Com um tênis para ser campeão - sem ser bonito, mas eficiente -, Gustavo Kuerten derrotou ontem o holandês Sjeng Schalken, 63º do ranking mundial, por 3 sets a 0, parciais de 6/2, 6/4 e 6/3, em 1h36, e já garantiu sua classificação para as oitavas-de-final do torneio de Roland Garros. O jogo de Guga lotou a quadra central, com capacidade para 16 mil pessoas, revelando sua popularidade na França. E o brasileiro não dececpionou: mostrou um jogo impecável, sem dar chances para o adversário. Na próxima rodada, apenas na segunda-feira, Kuerten vai enfrentar o checo Bohdan Ulihrach, 40º do ranking e jogador de golpes muito fortes.
A situação de Kuerten na competição, para esta segunda e decisiva semana de Roland Garros, está teoricamente bem mais tranquila do que para os outros favoritos. Do seu lado da chave aparerecem poucas estrelas, enquanto no outro estão Marcelo Rios, Carlos Moya e Andre Agassi.
Kuerten não quer desperdiçar a oportunidade de uma boa campanha em Roland Garros. Por isso, em seu jogo diante de Schalken investiu na eficiência. Deixou de lado os golpes mais bonitos e fortes, para controlar os pontos e buscar a definição na hora certa. Guga mostra assim um tênis mais inteligente, estratégico, embora tenha afirmado que jamais vai desistir de sua característica de correr riscos, tentando as bolas mais longas e difíceis.
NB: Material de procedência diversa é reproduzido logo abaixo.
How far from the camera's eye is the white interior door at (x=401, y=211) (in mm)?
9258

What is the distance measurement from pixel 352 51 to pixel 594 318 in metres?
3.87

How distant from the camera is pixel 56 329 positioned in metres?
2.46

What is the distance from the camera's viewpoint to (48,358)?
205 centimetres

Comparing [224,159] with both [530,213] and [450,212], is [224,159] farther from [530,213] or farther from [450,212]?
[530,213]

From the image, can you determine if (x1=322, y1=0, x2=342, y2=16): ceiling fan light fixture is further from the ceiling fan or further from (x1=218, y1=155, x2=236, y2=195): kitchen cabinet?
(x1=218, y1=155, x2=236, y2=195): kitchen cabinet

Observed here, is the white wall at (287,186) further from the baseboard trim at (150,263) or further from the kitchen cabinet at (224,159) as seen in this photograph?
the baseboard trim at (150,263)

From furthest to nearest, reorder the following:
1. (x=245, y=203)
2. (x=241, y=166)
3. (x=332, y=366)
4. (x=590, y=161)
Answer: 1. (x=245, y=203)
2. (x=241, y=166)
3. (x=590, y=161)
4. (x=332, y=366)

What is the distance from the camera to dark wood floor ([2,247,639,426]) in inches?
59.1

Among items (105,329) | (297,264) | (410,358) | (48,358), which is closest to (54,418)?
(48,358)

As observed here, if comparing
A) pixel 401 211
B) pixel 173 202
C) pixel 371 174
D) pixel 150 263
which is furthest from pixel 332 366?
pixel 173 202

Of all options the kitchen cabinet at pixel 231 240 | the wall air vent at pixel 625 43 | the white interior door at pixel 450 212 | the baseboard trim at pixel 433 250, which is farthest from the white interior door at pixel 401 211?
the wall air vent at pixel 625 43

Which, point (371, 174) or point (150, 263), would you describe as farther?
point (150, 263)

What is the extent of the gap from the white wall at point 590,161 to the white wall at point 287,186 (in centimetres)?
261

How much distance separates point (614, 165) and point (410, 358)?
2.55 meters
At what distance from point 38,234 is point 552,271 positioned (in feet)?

Com o resultado de 3 a 0 diante de Schalken, Gustavo Kuerten não conseguiu mais enconder o otimismo, que tanto vinha disfarçando para fugir da euforia e do clima de entusiasmo. Mas, depois da boa atuação na última rodada, admitiu estar no melhor de sua forma e espera ainda melhorar a cada jogo.
‘‘Estou no meu melhor momento do ano e, quem sabe, de toda minha vida’’, afirmou Kuerten. ‘‘Espero jogar melhor ainda a cada partida, pois os jogos vão ficando cada mais difíceis.’’ Guga revelou ainda que esta sua atual boa fase é formada por uma série de boas coisas: confiança em seu jogo, sorte e oportunidades.
Kuerten acha que as duas primeiras mostrou em sua partida diante de Schalken e as chances não quer deixar escapar, ainda mais num torneio como Roland Garros. ‘‘Espero continuar assim, jogando da maneira como mostrei contra o Schalken’’, disse. ‘‘Acho que não dei chances e passei por cima dele (Schalken) no terceiro set.’’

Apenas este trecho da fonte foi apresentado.